● **TASK DETAILS**: Return every line of the records that contains the word "camera", treating uppercase and lowercase as different.

-- BEGIN --

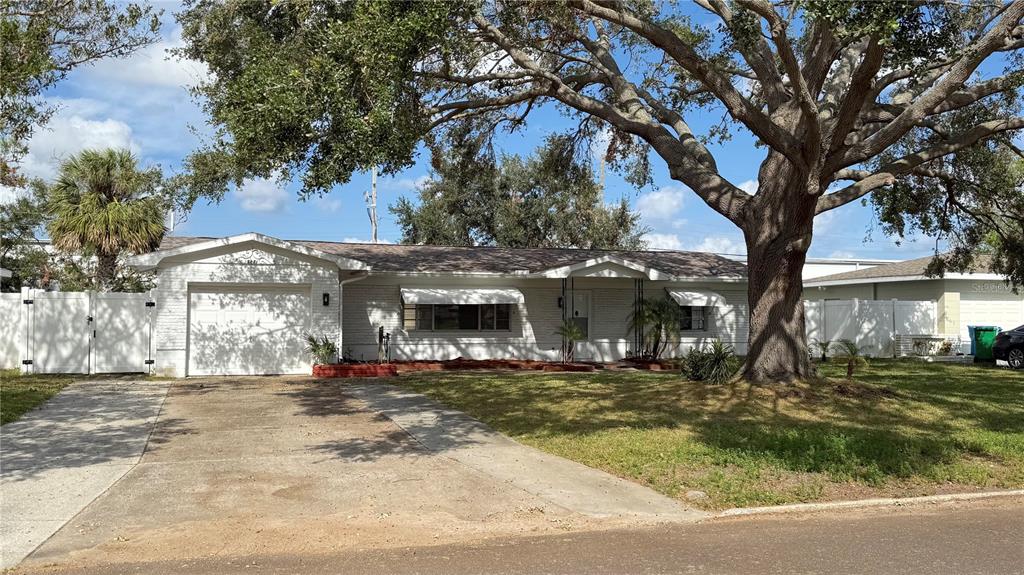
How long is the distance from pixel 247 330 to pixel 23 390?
5.04 meters

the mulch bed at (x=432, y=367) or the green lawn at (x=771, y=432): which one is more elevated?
the mulch bed at (x=432, y=367)

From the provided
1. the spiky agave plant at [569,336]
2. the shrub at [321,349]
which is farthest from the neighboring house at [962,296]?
the shrub at [321,349]

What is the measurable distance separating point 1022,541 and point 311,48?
9.96 meters

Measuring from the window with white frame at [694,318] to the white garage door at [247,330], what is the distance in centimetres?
1091

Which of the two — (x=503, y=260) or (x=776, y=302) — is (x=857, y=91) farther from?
(x=503, y=260)

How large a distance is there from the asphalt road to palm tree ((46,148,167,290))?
1658 cm

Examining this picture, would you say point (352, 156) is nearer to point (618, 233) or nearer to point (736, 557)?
point (736, 557)

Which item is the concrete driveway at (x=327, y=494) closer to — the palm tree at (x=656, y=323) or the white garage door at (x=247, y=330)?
the white garage door at (x=247, y=330)

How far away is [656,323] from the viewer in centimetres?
2236

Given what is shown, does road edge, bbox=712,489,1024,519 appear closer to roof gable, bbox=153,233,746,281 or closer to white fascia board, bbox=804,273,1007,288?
roof gable, bbox=153,233,746,281

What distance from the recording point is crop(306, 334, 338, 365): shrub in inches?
734

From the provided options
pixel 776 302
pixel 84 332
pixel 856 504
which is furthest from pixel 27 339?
pixel 856 504

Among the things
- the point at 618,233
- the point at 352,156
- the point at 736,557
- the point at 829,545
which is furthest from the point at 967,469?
the point at 618,233

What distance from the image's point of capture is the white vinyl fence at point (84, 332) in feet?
59.6
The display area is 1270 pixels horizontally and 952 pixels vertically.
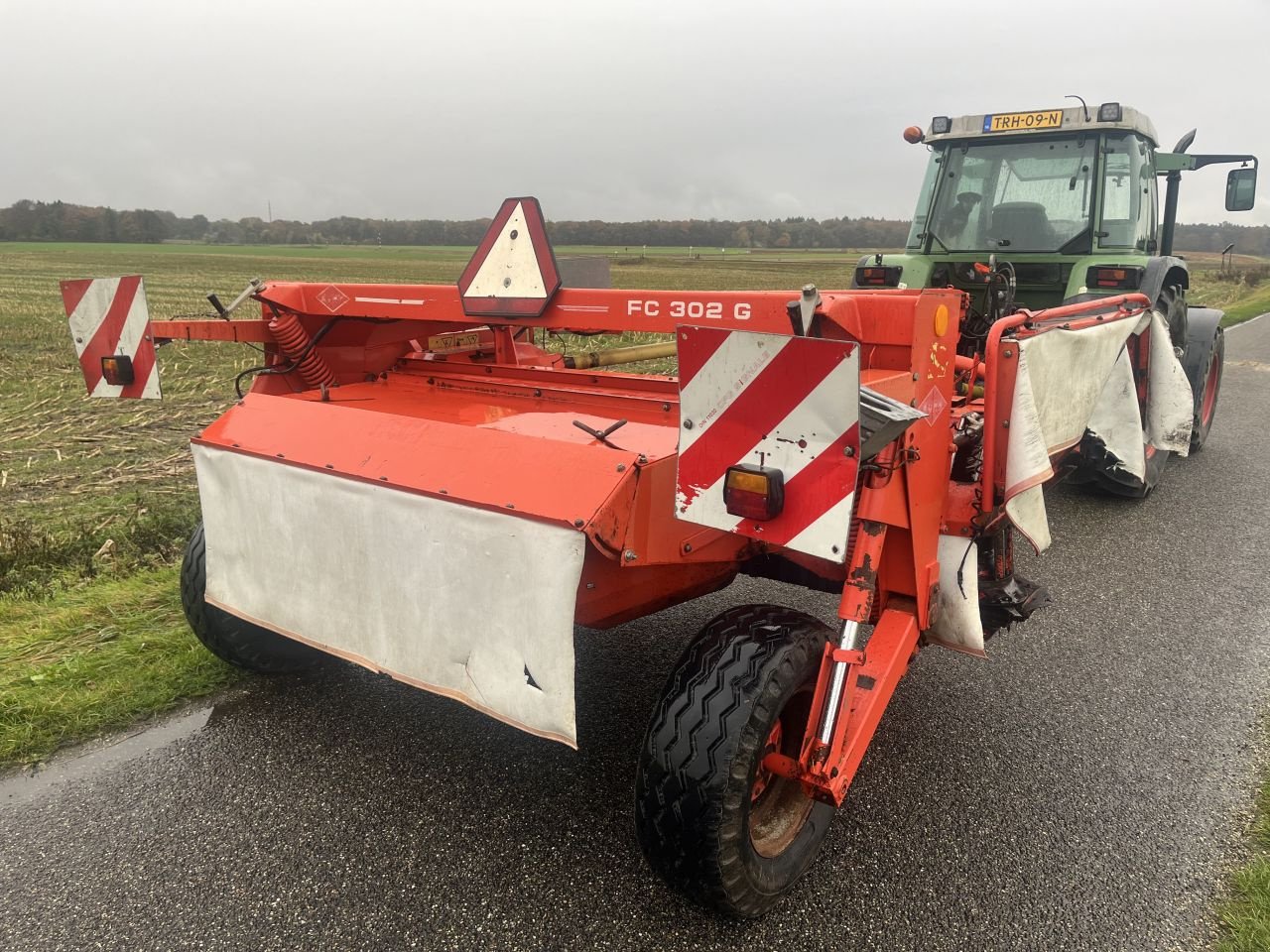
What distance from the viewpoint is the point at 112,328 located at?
9.25 feet

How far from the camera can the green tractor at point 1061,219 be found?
5.06 meters

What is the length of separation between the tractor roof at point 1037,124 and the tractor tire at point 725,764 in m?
4.68

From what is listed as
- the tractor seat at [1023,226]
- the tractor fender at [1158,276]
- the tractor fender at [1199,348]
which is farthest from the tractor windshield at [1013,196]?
the tractor fender at [1199,348]

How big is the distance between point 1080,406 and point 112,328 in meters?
3.21

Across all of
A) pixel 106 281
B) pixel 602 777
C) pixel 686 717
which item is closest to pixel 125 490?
pixel 106 281

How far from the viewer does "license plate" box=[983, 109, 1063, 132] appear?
5.29m

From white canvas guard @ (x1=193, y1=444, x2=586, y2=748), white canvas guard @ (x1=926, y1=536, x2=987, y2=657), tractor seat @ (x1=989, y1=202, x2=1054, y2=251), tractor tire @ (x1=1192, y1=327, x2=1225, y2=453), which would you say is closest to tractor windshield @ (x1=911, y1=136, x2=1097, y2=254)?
tractor seat @ (x1=989, y1=202, x2=1054, y2=251)

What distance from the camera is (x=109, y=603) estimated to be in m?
3.36

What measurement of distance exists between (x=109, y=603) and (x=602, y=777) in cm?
223

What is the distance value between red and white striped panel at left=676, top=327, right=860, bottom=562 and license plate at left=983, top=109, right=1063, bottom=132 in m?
4.80

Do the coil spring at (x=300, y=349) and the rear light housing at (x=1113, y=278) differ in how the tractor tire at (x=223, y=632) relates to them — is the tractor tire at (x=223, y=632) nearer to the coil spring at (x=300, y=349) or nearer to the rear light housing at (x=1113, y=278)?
the coil spring at (x=300, y=349)

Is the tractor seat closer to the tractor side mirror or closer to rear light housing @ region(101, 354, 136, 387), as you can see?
the tractor side mirror

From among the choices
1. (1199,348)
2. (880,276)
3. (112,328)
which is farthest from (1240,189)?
(112,328)

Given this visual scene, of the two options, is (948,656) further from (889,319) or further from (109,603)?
(109,603)
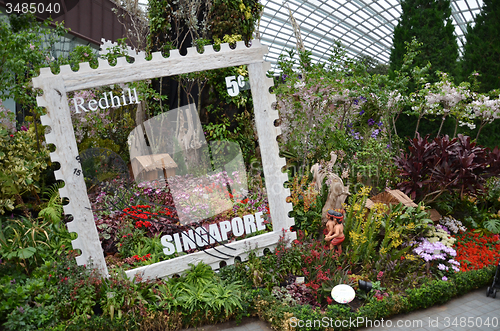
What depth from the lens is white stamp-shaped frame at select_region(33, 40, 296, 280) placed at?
4.41m

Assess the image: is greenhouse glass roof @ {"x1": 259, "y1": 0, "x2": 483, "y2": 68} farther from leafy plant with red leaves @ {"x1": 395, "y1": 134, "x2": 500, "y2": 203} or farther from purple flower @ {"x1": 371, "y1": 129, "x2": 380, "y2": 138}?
leafy plant with red leaves @ {"x1": 395, "y1": 134, "x2": 500, "y2": 203}

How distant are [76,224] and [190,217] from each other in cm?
158

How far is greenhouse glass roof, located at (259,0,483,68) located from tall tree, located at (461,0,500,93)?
12.4 m

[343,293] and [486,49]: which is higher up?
[486,49]

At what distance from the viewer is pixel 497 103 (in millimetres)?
7930

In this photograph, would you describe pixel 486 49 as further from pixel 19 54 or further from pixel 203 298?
pixel 19 54

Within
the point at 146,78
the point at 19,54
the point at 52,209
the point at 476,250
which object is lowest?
the point at 476,250

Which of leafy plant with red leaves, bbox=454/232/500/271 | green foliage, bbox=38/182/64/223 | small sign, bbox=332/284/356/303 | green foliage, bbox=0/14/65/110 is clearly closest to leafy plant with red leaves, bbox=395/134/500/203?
leafy plant with red leaves, bbox=454/232/500/271

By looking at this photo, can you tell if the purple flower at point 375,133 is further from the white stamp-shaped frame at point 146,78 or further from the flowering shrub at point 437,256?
the white stamp-shaped frame at point 146,78

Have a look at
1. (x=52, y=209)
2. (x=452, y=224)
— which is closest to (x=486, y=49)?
(x=452, y=224)

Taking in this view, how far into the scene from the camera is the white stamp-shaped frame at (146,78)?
4.41m

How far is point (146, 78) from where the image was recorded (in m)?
4.80

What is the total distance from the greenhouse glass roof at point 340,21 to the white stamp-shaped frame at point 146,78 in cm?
1985

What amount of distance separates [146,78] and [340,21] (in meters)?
28.2
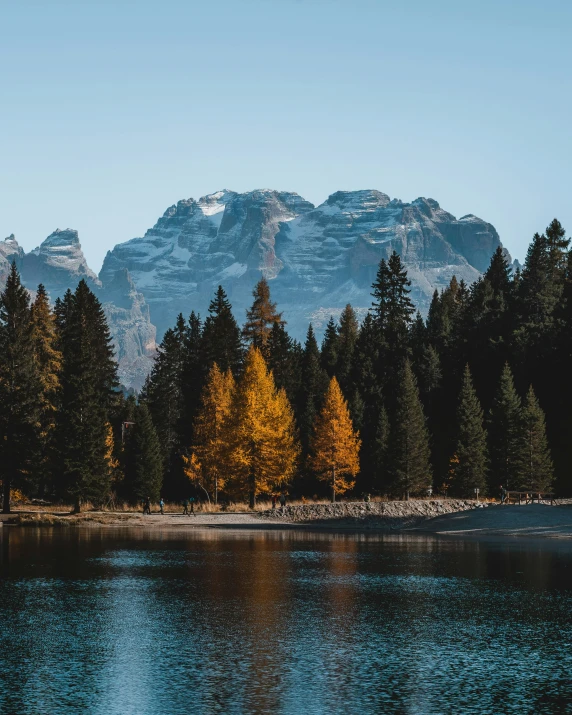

-- END --

● **SOLUTION FOR THIS TASK**:
How far from the camera can the green tractor at point 1061,219 be found?
What distance from the camera is (x=109, y=603) estimated to be in m?
Taking in this view, how far into the scene from the camera is the white stamp-shaped frame at (146,78)?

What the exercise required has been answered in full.